++++ Excerpt

"Film Is A Battleground"
-Samuel Fuller
Exploring Movies About Making Movies
-Samuel Fuller
Exploring Movies About Making Movies
Mistaken identities. Irreverent mishaps. Farcical hijinks. All in a day’s work for of a classic comedy of errors. Audiences have long been entertained by such antics since as early as the 16th century with vaudevillian performances capitalising on credulous ways to exploit our natural disposition towards harmless schadenfreudian amusement. So taken by this genre of dramatic story-telling, the Great Bard himself, Shakespeare, even carved out a nice healthy piece of that pie with one of his most popular short plays, literally called The Comedy of Errors – it certainly does what it says on the tin. T’was glee all round and many playwrights soon followed with more stories that centred scenarios that posed the question “what could possibly go wrong?” (and the answer is: “everything!”).
Come the turn of the seventeenth century, more sophisticated meta-narratives emerged with plays about making plays. Audiences were invited to saviour the multi-layers of dramas unfolding, spectating as God, peeping behind the sober veneer of the stage set and performances, watching those puppet strings being prodded and pulled behind the scenes. Audiences were never meant to see actors fluff their lines or stage hands losing their cool as meticulous plans unravel but as soon as they did, they itched for more.

++++++++

Objective 1:
Answer these from the essay on movies about making movies:
(a) Which Shakespeare play does the essay name?
(b) According to the essay, since how early have audiences been entertained by such antics?
(c) When does the essay say plays about making plays emerged?
Objective 2: Pick up the essay on movies about making movies after its final sentence and carry its argument further in the same voice.

++++ Extracted data

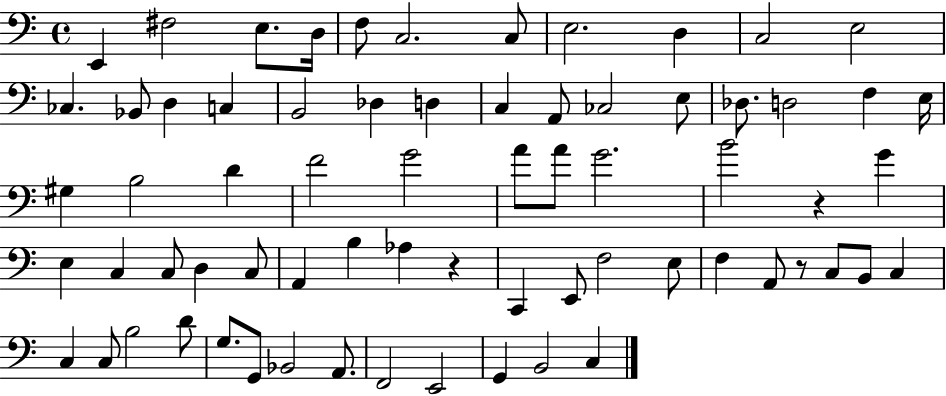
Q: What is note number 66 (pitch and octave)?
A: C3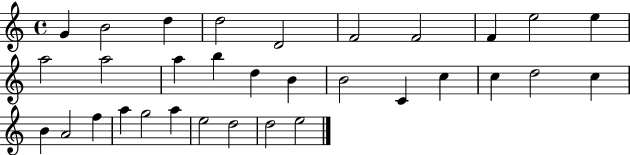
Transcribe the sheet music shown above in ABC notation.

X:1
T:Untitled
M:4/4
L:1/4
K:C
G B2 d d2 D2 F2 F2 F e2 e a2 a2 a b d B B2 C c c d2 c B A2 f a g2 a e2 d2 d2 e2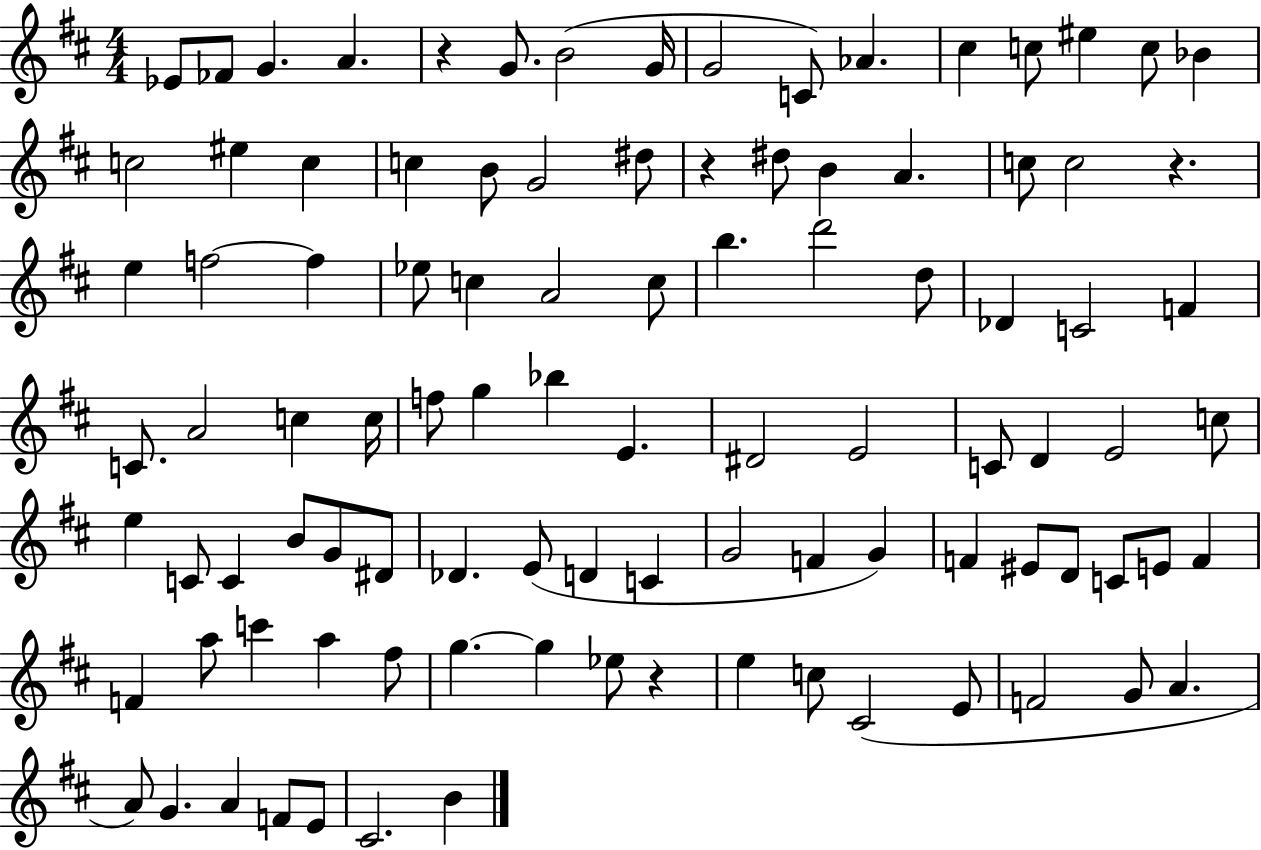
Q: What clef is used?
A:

++++++++

Response 1:
(a) The Comedy of Errors
(b) Since as early as the 16th century
(c) Come the turn of the seventeenth century

Response 2:
Centuries later, stage plays paved the way for the moving picture – the movies – and naturally, stage plays about producing stage plays turned into movies about making movies. Like their thespianic predecessors, these movies continue to allow us to cathartically surrender our agency as the world behind the proverbial curtain spins out of control. We watch, hands cupped over our faces, but fingers parted just enough to witness the madness – because the chaos is familiar. Things fall apart, break down, build back up, break down again… ad infinitum. These movies are a microcosm of life – from the tight pressures of planning, prepping and scripting, to dealing with the diversity of egos and personalities of the cast and crew, and to quote the great meme poet Sean Bean himself, “one does not simply… fixed it in post”. Filmmaking, like life, rarely goes to plan. Even if you’d thought of every problem to solve before they’ve even happened, a flash storm hits, or your mother turns up to set, or your cameraperson gets the shits. Resolutions can only be messily improvised. Plus there’s a quiet survivalist liberation in watching things go wrong for other people because, frankly, even if you’re empathic af, you’re still gadamn grateful that it’s not happening to you.
So here, I offer up my favourite movies about making movies. One of my earliest obsessions was watching the behind-the-scenes “making of” film that accompanied Michael Jackson’s 1983 Thriller music video (directed by John “American Werewolf In London” Landis) – the goofs, the rehearsals, the creature development – movies about making movies will always hit a personal soft spot for me. So sit back and throw that popcorn into your face with gay abandon – you’re safe here.
**Warning – spoilers ahead!**
Living In Oblivion
Director: Tom DiCillo, 1995, USA
This 90s indie flick encapsulates the chaotic spirit of filmmaking with a naïve honesty that’s so perfectly embodied by Steve Buscemi’s existentially mired movie director, Nick Reve. Anxiety-ridden, almost to the point of indecision paralysis, we hold our breath as the pressure envelopes Nick slowly… like Death’s icy hand in a Final Destination film… sorry, I digress. This film essentially bubbles, bubbles, bubbles… until it boils fully over – and no amount of Mr Muscle is going to get those burnt-on stains out. Working on a tight schedule and budget, mammoth talent egos, on set love triangles, uninvited set guests – can Nick just get on with making his film already??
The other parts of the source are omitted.